Items listed in a dataset

⁂

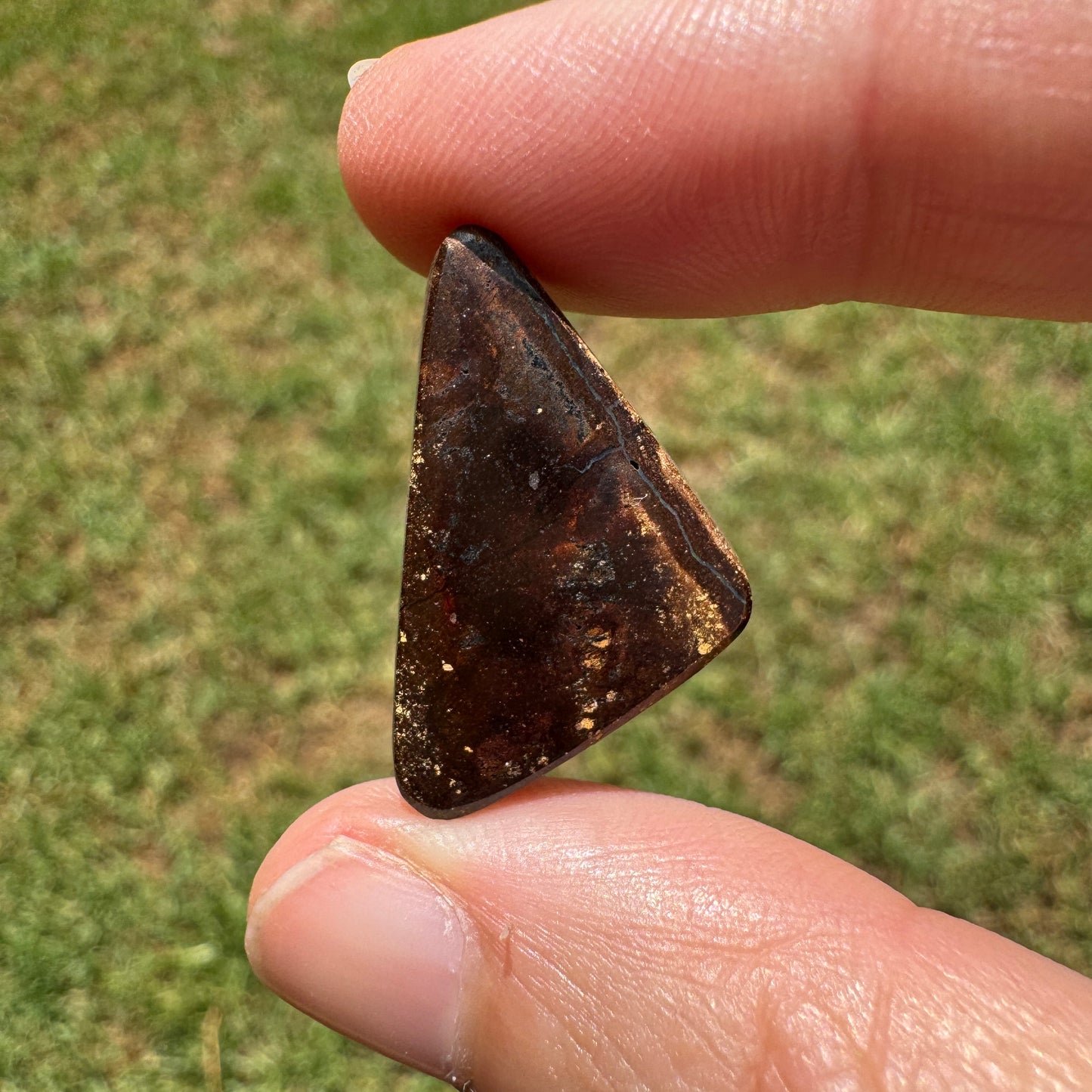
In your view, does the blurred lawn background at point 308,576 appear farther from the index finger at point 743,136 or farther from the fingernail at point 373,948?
the index finger at point 743,136

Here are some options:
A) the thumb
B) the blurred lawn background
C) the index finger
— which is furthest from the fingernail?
the index finger

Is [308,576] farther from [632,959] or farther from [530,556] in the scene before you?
[632,959]

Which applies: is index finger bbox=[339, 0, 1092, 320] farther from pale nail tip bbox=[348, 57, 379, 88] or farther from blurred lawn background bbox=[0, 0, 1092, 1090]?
blurred lawn background bbox=[0, 0, 1092, 1090]

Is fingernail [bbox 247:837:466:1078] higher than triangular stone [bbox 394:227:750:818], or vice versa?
triangular stone [bbox 394:227:750:818]

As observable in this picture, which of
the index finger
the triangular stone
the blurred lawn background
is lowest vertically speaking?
the blurred lawn background

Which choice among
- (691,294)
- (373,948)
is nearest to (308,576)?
(691,294)

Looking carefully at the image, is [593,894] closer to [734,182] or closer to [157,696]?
[734,182]
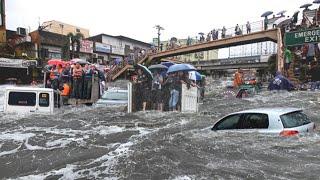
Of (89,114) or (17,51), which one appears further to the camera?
(17,51)

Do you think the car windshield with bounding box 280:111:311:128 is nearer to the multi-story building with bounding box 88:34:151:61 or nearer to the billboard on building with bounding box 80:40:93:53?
the billboard on building with bounding box 80:40:93:53

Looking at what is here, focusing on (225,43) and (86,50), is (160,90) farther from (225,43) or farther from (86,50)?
(86,50)

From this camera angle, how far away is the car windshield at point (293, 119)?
29.5 ft

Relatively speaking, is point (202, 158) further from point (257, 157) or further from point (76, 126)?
point (76, 126)

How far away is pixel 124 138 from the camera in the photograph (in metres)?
12.2

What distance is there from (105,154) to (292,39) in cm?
1914

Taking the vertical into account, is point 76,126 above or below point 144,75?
below

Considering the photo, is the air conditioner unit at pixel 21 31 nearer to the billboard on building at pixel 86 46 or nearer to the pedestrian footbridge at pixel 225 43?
the pedestrian footbridge at pixel 225 43

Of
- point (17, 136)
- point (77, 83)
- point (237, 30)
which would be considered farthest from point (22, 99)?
point (237, 30)

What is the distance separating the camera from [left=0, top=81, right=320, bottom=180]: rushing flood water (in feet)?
25.2

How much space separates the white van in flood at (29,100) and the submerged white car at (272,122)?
28.9 feet

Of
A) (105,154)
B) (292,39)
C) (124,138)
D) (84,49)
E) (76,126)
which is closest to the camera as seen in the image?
(105,154)

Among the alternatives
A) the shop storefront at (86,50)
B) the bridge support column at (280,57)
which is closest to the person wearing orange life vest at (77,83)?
the bridge support column at (280,57)

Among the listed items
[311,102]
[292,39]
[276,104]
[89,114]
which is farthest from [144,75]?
[292,39]
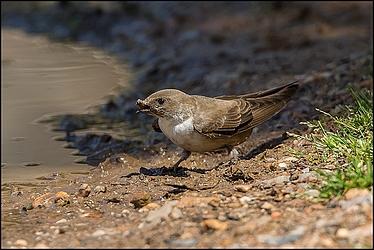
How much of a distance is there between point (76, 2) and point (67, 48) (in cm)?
314

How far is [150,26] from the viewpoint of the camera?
14469 mm

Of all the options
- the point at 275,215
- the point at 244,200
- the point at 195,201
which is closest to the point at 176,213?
the point at 195,201

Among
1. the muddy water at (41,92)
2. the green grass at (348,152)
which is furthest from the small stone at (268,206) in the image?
the muddy water at (41,92)

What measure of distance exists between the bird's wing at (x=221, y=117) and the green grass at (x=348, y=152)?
0.71m

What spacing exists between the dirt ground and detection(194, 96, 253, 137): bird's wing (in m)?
0.32

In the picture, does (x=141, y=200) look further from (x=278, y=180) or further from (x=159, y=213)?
(x=278, y=180)

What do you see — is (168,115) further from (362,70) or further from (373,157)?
(362,70)

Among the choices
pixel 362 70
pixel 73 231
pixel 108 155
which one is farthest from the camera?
pixel 362 70

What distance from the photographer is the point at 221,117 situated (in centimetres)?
650

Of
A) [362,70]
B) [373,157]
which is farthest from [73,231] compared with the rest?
[362,70]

⁂

> **Your instructions**
Copy all of the entries verbatim, leaving out any pictures they contain.

> **Exercise result**
In your view, does the blurred lawn background at point 308,576 appear farther from the index finger at point 743,136 or farther from the fingernail at point 373,948?
the index finger at point 743,136

Here are some options:
A) the thumb
B) the blurred lawn background
C) the index finger
— which is furthest from the fingernail?
the index finger

Is [308,576] farther from [632,959] or farther from [530,556] in the scene before you?
[632,959]

Which applies: is index finger bbox=[339, 0, 1092, 320] farther from pale nail tip bbox=[348, 57, 379, 88] or farther from blurred lawn background bbox=[0, 0, 1092, 1090]?
blurred lawn background bbox=[0, 0, 1092, 1090]

Is fingernail [bbox 247:837:466:1078] higher than triangular stone [bbox 394:227:750:818], or vice versa?
triangular stone [bbox 394:227:750:818]

As observable in this picture, which of
the index finger
the triangular stone
the blurred lawn background
is lowest vertically speaking?
the blurred lawn background

Which choice among
- (691,294)
- (373,948)
is nearest to (308,576)?
(691,294)

Looking carefully at the image, is [593,894] closer to [734,182] or closer to [157,696]?
[734,182]
Of (89,114) or (17,51), which one appears further to the camera?
(17,51)

Do you think the car windshield with bounding box 280:111:311:128 is nearer to the multi-story building with bounding box 88:34:151:61 or nearer to the billboard on building with bounding box 80:40:93:53?
the billboard on building with bounding box 80:40:93:53

Looking at what is here, focusing on (225,43) and (86,50), is (160,90) farther from (225,43) or farther from (86,50)?
(86,50)

From this camera angle, how far away is the car windshield at point (293, 119)?
29.5 ft

Relatively speaking, is point (202, 158) further from point (257, 157) or further from point (76, 126)?
point (76, 126)

How far away is pixel 124 138 from the camera in the photograph (in metres)?
12.2

What distance is there from (105,154) to (292,39) in cm?
1914

Taking the vertical into account, is point 76,126 above or below point 144,75?
below

Considering the photo, is the air conditioner unit at pixel 21 31 nearer to the billboard on building at pixel 86 46 or nearer to the pedestrian footbridge at pixel 225 43?
the pedestrian footbridge at pixel 225 43

Of
- point (17, 136)
- point (77, 83)
- point (237, 30)
which would be considered farthest from point (22, 99)?
point (237, 30)

What is the distance separating the camera from [left=0, top=81, right=320, bottom=180]: rushing flood water (in feet)?
25.2

How much space separates the white van in flood at (29,100) and the submerged white car at (272,122)?
28.9 feet

Of
A) (105,154)
B) (292,39)
C) (124,138)
D) (84,49)
E) (76,126)
which is closest to the camera as seen in the image?
(105,154)

Among the alternatives
A) the shop storefront at (86,50)
B) the bridge support column at (280,57)
which is closest to the person wearing orange life vest at (77,83)?
the bridge support column at (280,57)

Among the listed items
[311,102]
[292,39]
[276,104]
[89,114]
which is farthest from [144,75]?
[292,39]
How much of a distance is there between point (76, 2) and point (67, 48) (in cm)?
314

How far is [150,26] from the viewpoint of the camera?
14469 mm

Of all the options
- the point at 275,215
- the point at 244,200
- the point at 195,201
which is closest to the point at 176,213?
the point at 195,201

Among
1. the muddy water at (41,92)
2. the green grass at (348,152)
which is furthest from the small stone at (268,206) in the image?
the muddy water at (41,92)

What measure of distance exists between the bird's wing at (x=221, y=117) and the green grass at (x=348, y=152)?
0.71m

What spacing exists between the dirt ground and detection(194, 96, 253, 137): bird's wing (in m)?
0.32

In the picture, does (x=141, y=200) look further from (x=278, y=180) or further from (x=159, y=213)?
(x=278, y=180)

What do you see — is (168,115) further from (362,70) or further from (373,157)?
(362,70)

Among the choices
pixel 362 70
pixel 73 231
pixel 108 155
which one is farthest from the camera?
pixel 362 70

What distance from the photographer is the point at 221,117 situated (in centimetres)?
650

Of
A) [362,70]
B) [373,157]
which is farthest from [73,231] compared with the rest?
[362,70]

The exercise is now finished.